Alla luce della situazione, i carabinieri hanno immediatamente avviato le procedure previste dalla normativa vigente, operando in coordinamento con l’ufficio immigrazione della Questura di Mantova e coinvolgendo la Prefettura per gli adempimenti di competenza.
Trovato dai carabinieri e portato a Malpensa
Considerata la reiterata inosservanza dei precedenti provvedimenti, il Prefetto di Mantova, Roberto Bolognesi, ha disposto un nuovo decreto di espulsione con accompagnamento immediato alla frontiera. Successivamente, il Questore di Mantova ha emesso il relativo ordine di accompagnamento.
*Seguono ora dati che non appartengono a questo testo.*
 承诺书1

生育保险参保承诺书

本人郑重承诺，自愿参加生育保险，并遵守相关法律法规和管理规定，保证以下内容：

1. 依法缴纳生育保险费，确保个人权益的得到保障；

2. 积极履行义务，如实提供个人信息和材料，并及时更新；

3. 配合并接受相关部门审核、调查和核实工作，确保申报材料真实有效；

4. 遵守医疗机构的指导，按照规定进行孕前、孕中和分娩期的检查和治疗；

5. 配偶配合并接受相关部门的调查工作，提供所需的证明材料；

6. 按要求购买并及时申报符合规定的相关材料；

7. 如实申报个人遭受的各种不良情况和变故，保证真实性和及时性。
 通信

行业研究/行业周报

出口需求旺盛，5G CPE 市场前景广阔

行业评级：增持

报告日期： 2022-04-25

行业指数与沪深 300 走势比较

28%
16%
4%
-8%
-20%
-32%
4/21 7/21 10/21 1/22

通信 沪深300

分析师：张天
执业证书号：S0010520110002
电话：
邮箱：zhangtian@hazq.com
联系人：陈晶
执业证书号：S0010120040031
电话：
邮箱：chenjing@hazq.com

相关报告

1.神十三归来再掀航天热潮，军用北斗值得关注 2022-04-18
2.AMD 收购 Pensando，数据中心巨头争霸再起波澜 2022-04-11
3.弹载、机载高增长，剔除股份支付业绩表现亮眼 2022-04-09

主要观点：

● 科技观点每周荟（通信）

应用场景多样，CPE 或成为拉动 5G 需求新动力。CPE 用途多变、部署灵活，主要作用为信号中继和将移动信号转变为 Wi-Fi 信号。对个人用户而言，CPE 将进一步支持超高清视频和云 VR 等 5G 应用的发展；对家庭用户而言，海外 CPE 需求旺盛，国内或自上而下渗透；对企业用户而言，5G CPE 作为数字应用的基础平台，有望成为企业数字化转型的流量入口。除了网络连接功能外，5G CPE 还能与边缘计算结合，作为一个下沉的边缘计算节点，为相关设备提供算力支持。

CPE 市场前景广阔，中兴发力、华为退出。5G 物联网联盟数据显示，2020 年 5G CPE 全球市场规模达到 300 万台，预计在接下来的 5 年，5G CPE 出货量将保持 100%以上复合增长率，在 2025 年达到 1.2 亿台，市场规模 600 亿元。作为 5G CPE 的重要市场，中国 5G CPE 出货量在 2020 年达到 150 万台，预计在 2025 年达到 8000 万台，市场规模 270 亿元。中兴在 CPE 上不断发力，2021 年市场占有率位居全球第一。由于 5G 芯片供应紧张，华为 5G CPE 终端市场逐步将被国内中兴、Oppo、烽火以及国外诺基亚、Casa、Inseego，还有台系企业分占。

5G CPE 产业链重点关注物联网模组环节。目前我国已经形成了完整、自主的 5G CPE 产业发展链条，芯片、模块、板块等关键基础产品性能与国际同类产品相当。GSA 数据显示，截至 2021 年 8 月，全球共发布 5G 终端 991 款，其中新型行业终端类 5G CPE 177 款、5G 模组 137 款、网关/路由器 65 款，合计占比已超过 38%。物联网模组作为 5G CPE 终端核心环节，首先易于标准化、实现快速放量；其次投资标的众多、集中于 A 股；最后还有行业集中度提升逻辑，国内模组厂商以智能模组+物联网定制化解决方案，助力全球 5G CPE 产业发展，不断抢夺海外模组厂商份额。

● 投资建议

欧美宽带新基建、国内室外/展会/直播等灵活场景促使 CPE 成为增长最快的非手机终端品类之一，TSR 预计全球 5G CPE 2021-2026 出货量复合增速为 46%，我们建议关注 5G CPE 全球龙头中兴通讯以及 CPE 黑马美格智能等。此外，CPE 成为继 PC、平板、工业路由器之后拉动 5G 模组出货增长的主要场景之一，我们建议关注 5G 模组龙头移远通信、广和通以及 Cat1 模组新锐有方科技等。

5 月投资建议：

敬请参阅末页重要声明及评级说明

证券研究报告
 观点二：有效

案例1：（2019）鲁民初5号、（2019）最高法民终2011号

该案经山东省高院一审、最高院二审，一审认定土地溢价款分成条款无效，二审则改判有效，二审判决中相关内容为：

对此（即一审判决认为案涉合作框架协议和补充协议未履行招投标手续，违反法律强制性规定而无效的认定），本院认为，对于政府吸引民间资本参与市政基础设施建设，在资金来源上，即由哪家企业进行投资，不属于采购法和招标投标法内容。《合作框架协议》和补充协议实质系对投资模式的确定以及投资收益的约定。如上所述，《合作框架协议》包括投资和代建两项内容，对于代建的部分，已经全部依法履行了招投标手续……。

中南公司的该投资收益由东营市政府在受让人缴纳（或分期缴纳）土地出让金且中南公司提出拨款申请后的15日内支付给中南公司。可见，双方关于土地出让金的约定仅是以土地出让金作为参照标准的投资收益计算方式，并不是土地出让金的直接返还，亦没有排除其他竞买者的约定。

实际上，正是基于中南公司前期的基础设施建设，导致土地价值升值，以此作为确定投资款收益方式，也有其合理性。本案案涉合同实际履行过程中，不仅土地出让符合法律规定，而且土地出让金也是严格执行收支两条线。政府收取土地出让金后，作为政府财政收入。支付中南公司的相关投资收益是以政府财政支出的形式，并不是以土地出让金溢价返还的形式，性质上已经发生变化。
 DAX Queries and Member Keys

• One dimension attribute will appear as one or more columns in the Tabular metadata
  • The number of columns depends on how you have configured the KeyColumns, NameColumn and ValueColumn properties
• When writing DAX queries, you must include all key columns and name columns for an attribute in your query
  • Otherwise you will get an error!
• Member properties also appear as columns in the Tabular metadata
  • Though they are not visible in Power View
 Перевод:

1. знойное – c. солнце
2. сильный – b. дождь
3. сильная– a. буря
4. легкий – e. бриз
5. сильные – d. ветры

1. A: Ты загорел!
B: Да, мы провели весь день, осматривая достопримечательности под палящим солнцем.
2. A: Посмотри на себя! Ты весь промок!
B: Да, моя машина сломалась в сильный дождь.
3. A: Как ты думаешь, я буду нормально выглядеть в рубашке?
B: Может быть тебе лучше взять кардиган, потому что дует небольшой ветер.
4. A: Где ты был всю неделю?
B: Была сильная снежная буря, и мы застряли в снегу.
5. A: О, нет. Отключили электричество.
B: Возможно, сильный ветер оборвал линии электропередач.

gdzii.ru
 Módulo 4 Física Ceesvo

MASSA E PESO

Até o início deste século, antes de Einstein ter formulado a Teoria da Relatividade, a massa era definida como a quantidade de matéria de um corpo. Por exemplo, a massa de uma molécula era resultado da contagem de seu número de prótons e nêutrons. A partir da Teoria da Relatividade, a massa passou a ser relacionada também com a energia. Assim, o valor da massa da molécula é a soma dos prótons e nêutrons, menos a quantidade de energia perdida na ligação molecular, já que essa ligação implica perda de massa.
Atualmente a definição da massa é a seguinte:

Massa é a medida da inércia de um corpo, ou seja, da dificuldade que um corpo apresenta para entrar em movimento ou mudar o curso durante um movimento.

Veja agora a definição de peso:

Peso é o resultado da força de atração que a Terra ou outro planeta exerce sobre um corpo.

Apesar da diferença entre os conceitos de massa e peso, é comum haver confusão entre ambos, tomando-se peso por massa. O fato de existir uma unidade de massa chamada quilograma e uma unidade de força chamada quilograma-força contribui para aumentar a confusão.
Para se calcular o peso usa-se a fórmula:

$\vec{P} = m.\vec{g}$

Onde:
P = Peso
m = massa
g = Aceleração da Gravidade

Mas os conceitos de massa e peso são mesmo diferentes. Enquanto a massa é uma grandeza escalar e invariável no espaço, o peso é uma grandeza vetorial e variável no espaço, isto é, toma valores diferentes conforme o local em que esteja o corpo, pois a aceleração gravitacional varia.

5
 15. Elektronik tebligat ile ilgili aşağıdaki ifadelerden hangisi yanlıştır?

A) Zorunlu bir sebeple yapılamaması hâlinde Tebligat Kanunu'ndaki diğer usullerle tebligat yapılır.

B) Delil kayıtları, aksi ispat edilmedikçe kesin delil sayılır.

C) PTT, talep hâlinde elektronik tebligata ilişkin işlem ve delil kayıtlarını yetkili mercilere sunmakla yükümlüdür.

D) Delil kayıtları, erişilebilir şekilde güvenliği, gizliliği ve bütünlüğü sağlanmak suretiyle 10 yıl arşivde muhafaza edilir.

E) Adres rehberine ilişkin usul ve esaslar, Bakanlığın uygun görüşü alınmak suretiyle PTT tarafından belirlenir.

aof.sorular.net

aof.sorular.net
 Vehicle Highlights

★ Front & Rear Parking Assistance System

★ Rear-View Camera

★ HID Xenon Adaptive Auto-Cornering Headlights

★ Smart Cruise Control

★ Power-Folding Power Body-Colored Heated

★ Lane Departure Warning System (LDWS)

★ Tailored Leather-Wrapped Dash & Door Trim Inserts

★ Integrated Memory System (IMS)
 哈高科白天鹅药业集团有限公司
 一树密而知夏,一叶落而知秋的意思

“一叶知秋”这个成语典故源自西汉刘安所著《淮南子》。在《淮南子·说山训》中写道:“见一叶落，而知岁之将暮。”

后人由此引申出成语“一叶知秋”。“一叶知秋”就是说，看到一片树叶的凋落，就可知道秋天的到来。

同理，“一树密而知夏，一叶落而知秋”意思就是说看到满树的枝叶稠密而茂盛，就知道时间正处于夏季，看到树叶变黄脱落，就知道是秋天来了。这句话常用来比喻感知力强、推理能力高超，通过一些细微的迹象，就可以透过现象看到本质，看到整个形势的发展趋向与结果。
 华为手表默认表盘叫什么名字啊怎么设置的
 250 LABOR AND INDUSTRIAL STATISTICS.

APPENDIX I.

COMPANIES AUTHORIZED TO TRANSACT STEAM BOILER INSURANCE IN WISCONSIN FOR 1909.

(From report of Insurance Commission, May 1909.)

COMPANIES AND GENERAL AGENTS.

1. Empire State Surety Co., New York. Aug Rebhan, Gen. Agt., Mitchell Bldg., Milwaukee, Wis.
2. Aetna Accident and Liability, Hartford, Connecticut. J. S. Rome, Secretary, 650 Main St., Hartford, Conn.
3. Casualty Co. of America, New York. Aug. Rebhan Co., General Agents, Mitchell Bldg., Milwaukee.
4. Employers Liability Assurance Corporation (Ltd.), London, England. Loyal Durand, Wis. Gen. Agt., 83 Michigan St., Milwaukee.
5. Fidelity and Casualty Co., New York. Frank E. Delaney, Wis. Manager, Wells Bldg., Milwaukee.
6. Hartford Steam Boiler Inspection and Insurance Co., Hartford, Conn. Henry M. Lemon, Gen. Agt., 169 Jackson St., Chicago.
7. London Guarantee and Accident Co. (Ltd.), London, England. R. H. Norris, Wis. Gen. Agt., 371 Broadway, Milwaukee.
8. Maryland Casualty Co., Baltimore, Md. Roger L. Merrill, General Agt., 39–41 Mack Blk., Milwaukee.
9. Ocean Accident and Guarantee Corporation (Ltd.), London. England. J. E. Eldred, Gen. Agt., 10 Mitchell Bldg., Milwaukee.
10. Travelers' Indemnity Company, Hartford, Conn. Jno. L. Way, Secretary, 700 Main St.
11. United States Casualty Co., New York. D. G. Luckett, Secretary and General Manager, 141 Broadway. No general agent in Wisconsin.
Dopo la convalida del provvedimento da parte del giudice di pace di Mantova, nella serata di giovedì 9 luglio i carabinieri hanno preso in consegna il 28enne e lo hanno scortato fino all’aeroporto internazionale di Milano Malpensa.
Una volta giunto allo scalo milanese, è stato affidato agli agenti della Polizia di Frontiera Aerea, che hanno completato le procedure previste. Nella stessa serata è stato imbarcato su un volo diretto in Cina, dando così esecuzione al provvedimento di espulsione.